EXERCISE BRIEF – Rescale the part of the rows that opens with the line containing "How much space" and closes at the end of the rows. Reproduce every line, requests included, but multiply each distance value in the answers by 0.85 and round it to the number of decimal places it originally had, rounding halves up.

RECORDS FOR PROCESSING –

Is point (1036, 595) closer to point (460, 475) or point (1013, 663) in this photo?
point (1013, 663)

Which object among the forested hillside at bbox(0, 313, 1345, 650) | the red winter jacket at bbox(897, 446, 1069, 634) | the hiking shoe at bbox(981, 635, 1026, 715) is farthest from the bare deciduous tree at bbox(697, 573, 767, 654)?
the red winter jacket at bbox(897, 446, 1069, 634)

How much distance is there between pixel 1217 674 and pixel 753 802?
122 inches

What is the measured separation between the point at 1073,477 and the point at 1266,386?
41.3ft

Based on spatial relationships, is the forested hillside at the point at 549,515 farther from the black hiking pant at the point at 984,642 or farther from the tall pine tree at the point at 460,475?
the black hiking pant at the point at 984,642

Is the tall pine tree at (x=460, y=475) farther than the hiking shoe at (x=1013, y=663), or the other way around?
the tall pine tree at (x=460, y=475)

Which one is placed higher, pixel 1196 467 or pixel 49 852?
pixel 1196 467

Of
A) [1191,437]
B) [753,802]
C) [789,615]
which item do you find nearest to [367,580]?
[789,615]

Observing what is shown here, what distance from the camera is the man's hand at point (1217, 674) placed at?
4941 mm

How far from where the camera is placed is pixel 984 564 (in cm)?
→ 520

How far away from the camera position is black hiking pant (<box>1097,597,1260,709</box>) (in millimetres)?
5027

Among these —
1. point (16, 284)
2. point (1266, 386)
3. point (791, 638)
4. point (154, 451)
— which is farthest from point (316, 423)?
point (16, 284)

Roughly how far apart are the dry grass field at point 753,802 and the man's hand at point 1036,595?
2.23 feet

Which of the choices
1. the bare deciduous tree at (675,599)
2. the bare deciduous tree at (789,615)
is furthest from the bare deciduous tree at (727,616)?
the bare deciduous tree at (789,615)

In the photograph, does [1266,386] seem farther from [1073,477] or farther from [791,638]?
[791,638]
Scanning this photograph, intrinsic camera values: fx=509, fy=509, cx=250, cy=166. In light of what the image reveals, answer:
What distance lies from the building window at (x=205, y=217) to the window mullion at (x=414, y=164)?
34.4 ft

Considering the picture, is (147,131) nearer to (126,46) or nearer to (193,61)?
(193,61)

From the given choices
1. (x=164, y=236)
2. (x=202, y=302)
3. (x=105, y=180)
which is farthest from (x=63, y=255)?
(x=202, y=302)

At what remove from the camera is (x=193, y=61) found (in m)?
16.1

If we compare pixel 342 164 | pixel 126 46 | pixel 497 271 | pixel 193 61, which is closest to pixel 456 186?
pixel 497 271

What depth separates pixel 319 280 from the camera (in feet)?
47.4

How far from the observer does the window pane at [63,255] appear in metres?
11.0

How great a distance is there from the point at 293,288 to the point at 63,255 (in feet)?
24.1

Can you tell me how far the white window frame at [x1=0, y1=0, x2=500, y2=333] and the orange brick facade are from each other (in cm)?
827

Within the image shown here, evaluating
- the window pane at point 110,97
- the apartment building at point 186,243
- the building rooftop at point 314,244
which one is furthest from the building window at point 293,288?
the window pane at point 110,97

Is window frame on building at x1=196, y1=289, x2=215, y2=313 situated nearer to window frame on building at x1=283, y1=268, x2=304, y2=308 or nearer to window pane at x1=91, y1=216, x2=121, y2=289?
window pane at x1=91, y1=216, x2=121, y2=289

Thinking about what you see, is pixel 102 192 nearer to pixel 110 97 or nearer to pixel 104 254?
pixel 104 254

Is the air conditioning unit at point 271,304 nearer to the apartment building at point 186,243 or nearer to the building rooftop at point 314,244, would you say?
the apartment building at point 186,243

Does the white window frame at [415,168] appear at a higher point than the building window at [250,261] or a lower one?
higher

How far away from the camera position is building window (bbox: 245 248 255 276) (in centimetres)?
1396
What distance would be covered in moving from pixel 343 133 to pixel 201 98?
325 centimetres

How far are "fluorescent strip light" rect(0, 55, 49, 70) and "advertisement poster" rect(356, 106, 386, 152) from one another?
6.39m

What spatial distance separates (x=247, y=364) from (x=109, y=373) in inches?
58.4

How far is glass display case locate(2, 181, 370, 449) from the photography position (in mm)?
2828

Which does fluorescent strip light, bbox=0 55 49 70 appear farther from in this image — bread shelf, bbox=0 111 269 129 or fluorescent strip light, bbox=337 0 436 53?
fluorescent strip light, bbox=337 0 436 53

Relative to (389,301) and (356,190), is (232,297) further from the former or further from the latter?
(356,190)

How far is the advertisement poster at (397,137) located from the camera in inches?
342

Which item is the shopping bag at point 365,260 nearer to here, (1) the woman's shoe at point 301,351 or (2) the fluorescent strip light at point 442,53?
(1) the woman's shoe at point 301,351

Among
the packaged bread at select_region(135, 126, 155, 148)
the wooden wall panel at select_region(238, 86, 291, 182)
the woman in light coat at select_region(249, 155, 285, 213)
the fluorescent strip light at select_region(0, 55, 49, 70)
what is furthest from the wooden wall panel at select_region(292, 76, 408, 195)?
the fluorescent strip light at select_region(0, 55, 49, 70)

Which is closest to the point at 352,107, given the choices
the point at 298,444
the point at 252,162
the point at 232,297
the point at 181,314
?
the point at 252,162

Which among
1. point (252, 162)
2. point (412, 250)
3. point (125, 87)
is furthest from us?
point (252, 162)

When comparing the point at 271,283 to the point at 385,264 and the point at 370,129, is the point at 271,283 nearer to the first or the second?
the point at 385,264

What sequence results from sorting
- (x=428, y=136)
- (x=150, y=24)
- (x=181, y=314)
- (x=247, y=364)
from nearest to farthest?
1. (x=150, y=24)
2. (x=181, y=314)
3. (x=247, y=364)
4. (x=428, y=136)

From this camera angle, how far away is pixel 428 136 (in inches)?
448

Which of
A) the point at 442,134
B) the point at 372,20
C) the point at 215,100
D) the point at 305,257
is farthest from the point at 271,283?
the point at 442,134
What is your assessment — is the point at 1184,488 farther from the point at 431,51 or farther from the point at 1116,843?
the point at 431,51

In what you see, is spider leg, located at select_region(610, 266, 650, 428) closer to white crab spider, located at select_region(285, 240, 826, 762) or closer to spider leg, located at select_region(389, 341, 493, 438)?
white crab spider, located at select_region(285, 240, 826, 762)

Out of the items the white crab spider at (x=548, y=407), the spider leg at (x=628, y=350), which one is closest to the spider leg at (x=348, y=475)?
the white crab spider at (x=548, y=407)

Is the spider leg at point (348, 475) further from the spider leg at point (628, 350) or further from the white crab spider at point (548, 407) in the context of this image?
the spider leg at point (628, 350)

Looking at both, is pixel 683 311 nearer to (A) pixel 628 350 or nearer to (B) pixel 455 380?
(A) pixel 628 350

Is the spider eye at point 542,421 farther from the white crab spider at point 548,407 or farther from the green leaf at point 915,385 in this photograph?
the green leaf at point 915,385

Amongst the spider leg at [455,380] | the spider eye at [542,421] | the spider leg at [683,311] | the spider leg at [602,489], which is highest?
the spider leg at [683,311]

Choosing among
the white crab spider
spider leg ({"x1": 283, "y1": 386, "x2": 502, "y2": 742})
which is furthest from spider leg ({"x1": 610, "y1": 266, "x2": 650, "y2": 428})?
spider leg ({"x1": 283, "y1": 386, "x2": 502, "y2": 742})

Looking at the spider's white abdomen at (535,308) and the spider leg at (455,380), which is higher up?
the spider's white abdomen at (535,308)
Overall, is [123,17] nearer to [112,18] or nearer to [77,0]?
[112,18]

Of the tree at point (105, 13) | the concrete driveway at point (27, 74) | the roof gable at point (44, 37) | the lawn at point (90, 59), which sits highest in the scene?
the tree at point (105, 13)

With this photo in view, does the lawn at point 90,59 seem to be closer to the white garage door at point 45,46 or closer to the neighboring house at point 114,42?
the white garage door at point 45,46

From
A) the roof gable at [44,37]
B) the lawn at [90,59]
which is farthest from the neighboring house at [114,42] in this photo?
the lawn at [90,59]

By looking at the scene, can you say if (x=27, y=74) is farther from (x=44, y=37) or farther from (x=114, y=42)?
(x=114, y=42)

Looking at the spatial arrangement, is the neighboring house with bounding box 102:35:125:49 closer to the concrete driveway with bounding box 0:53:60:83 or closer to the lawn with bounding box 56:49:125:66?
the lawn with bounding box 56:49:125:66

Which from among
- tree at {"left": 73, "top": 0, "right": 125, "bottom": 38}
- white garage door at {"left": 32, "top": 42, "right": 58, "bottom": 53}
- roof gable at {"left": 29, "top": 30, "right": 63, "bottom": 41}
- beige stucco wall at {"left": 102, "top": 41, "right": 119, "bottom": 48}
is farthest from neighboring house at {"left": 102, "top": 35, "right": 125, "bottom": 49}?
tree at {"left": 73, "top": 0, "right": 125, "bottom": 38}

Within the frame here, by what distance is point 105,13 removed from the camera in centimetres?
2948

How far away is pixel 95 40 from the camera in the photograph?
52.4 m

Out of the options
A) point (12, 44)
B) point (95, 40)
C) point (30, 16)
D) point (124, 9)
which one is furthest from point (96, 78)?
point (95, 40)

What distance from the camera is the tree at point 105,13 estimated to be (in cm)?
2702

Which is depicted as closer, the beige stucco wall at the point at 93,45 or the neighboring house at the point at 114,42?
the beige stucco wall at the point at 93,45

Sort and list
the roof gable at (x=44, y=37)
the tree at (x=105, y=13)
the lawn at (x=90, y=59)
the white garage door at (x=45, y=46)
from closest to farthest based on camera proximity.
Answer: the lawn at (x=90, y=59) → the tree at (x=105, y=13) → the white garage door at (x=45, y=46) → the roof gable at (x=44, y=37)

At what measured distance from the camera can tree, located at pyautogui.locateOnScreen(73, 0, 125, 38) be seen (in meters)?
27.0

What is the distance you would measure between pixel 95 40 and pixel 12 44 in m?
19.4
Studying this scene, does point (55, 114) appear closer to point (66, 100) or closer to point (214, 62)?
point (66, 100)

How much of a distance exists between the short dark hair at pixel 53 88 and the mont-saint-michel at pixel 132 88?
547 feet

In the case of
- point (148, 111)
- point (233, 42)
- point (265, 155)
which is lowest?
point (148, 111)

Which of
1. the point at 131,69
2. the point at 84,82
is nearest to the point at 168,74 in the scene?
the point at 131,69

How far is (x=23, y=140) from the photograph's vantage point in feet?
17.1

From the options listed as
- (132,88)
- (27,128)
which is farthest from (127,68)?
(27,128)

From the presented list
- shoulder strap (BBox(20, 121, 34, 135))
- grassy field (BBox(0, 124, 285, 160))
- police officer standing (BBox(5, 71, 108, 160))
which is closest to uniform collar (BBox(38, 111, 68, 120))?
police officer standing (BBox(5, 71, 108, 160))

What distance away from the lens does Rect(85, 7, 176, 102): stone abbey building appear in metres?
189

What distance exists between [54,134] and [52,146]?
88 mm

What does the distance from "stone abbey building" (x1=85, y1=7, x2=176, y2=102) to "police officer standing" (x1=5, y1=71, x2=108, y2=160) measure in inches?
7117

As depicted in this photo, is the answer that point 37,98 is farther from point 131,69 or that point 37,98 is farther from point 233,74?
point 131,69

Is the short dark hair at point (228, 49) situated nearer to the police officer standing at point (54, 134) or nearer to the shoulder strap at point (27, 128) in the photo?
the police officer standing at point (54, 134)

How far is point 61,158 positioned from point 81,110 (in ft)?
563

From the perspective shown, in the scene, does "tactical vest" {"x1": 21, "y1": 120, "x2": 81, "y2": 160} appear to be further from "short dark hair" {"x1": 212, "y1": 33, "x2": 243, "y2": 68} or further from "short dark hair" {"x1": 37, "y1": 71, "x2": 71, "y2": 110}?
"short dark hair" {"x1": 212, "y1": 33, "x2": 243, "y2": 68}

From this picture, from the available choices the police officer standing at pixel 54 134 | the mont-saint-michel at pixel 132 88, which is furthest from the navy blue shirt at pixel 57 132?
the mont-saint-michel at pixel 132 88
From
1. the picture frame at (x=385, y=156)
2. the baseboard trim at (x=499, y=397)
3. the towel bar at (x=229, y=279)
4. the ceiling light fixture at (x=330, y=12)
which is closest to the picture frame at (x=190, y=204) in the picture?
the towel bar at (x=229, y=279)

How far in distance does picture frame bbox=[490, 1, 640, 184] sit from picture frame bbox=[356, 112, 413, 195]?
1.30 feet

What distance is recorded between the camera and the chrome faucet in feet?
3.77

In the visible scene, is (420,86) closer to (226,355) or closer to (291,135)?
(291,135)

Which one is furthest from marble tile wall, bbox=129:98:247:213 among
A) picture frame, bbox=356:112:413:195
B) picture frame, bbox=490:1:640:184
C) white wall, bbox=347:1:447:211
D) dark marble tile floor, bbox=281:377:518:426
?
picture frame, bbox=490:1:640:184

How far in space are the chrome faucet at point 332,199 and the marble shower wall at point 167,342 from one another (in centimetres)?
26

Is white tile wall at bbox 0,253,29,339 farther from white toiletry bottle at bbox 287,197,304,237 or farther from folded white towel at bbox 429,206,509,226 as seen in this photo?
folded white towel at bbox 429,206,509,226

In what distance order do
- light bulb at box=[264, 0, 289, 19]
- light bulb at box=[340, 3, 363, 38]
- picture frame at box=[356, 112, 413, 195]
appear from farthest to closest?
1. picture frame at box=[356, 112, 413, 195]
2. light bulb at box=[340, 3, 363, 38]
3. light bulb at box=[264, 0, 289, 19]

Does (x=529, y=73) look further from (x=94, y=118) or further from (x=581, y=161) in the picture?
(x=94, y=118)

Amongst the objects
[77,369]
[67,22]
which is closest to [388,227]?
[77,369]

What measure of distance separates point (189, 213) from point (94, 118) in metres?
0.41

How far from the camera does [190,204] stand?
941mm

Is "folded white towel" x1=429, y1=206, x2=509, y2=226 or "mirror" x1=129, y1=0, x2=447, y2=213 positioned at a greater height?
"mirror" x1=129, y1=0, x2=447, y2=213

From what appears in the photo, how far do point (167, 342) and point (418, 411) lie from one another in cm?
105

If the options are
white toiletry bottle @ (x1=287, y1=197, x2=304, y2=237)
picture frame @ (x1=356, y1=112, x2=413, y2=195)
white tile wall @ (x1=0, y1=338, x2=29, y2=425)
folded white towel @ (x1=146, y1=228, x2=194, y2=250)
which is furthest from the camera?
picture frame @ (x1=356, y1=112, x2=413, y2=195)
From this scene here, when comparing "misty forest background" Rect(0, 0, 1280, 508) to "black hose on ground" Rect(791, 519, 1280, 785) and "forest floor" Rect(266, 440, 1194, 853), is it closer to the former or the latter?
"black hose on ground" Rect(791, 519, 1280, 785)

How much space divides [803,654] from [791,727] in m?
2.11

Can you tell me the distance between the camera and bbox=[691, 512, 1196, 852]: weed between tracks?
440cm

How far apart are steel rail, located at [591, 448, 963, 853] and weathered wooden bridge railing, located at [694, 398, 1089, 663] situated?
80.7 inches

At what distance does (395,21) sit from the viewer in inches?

EXERCISE SOLUTION –
How much space divides [803,654] from [791,727] in m?
1.79

Can you tell me the distance between the camera and bbox=[691, 512, 1196, 852]: weed between tracks?
374cm

How far apart are steel rail, located at [591, 448, 963, 853] and weathered wooden bridge railing, located at [694, 398, 1089, 663] situated?
68.6 inches

At what distance does (395,21) sit from the viewer in inches?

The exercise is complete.